§ TASK BRIEF: Please copy every one of the entries below word for word, omitting the pictures.

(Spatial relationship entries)
## begin
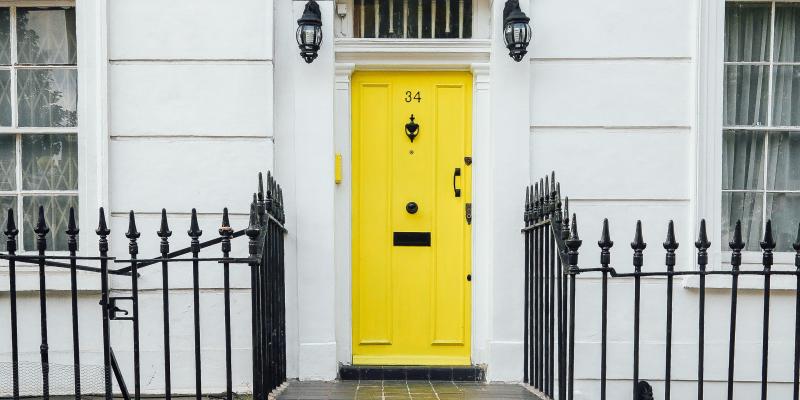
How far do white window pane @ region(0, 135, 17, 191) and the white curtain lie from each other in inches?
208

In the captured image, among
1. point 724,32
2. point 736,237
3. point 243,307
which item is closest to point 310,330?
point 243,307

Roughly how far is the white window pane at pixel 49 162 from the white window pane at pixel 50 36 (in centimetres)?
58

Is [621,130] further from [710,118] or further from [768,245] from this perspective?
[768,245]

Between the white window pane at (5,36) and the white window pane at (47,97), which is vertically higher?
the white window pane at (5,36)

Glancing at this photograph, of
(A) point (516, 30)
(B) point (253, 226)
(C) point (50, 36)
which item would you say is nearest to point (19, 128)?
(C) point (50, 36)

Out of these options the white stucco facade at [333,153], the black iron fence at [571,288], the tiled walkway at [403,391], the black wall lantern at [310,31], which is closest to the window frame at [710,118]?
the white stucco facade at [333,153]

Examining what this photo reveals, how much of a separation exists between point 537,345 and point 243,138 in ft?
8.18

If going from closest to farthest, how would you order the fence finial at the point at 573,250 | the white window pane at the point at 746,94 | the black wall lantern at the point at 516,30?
## end
§ FINAL RESULT:
How far do white window pane @ region(0, 135, 17, 191) and the white curtain lie from each other in inches?
208

In the captured image, among
1. point 724,32
2. point 736,237
3. point 243,307
which item is closest to point 310,330?
point 243,307

Roughly how far is the white window pane at pixel 49 162 from the white window pane at pixel 50 36 (in centimetres)?
58

Is [621,130] further from [710,118] or further from [768,245] from this perspective?
[768,245]

Between the white window pane at (5,36) and the white window pane at (47,97), which is vertically higher?
the white window pane at (5,36)

Glancing at this photograph, of
(A) point (516, 30)
(B) point (253, 226)
(C) point (50, 36)
which item would you say is nearest to point (19, 128)?
(C) point (50, 36)

Out of these options the white stucco facade at [333,153], the black iron fence at [571,288], the tiled walkway at [403,391], the black wall lantern at [310,31], which is closest to the window frame at [710,118]?
the white stucco facade at [333,153]

Examining what this photo reveals, how much of a separation exists between point 537,345 and point 243,138 in ft?
8.18

If going from closest to farthest, how would you order the fence finial at the point at 573,250 | the white window pane at the point at 746,94 | the black wall lantern at the point at 516,30?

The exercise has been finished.